Si vous aimez mater des corps et des décors dans diverses expositions et positions, ce festival est fait pour vous. Il invite à un petit voyage à la découverte de photos de nus d’artistes du monde entier.

Petit tour d’horizon.

Chaque année, ce festival met en lumière le travail d’un artiste reconnu. Cette fois, hommage est rendu à Jean François Bauret, à qui l’on doit les plus belles photos de Gainsbourg et des « nus », tout en ombres et lumières, rivalisant de sensualité et de suggestivité.
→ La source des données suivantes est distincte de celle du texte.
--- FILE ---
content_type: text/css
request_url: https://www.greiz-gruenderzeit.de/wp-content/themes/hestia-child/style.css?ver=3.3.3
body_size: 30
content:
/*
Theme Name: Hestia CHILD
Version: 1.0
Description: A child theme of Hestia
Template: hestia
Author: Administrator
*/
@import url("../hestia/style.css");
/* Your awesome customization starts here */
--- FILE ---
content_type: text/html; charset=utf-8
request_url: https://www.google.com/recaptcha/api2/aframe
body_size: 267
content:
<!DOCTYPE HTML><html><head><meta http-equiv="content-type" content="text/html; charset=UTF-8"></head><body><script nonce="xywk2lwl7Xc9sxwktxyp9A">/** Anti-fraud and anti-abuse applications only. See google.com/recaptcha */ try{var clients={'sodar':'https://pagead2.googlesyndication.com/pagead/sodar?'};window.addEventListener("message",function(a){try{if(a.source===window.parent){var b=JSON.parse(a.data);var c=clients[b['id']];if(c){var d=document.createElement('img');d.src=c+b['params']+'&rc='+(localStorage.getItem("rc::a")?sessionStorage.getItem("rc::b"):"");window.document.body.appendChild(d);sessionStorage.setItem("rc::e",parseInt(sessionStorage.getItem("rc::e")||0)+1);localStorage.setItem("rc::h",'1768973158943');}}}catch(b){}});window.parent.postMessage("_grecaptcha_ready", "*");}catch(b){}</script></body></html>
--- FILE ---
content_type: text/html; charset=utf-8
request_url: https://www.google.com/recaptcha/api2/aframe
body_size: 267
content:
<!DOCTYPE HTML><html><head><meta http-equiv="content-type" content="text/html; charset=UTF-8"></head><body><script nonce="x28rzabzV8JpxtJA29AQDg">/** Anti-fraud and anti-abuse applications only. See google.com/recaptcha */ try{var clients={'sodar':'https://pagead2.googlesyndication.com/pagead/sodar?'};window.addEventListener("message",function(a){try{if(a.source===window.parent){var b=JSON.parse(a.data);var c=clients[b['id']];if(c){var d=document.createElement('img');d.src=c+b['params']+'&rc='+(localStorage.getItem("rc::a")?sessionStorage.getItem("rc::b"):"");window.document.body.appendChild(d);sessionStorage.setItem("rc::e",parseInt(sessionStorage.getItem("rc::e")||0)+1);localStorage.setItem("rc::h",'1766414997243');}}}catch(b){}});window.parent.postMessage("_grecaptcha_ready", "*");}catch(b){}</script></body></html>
Quant à l’invité d’honneur de ce festival – et rien que pour ça, ça vaut le détour – c’est l’inédit Claude François. Ça peut paraître surprenant, mais il s’est plus qu’essayé à la photographie érotique, sous le pseudo de François Dumoulin, avec à mon sens plus de talent que pour la chanson. Il choisissait des modèles qui ne le connaissaient pas : anglaises, suédoises, danoises, mais aussi quelques hommes. Il a mis en scène des photos érotiques, esthétiques, mais pas vulgaires, innovant incontestablement dans ce genre pour l’époque. Mais les photos sensuelles de Dumoulin ont très vite nuit à Cloclo et il a dû céder son journal érotique pour pouvoir poursuivre sa carrière de chanteur.

Il y a aussi une vingtaine d’autres artistes qui exposent, dont voici une petite mise en bouche. Clarisse Rebotier vous mettra en appétit avec une série « éroticoculinaire » en associant des petites sculptures de femmes lascives à des aliments divers et variés. Patrick Yvernat présentera « quelqu’une », cette femme que l’on croise tous les jours sans la voir : une chômeuse, une chef d’entreprise, une postière, une retraitée… Bref, vous et moi, nue sans artifice, simplement vraie. Les amateurs-trices d’esthétique plus masculine ne seront pas en reste, entre autres artistes, Marie Afdjene présente « Male nudes », un travail magnifique sur la relation entre la nudité masculine et la lumière.

Au-delà de la performance artistique, cet évènement met les corps à l’honneur dans leur diversité et avec leurs jolis défauts, loin des clichés refaits et surfaits. Et pour celles et ceux qui l’envisagent en pratique, le festival propose aussi des ateliers, voire même des espaces d’exposition.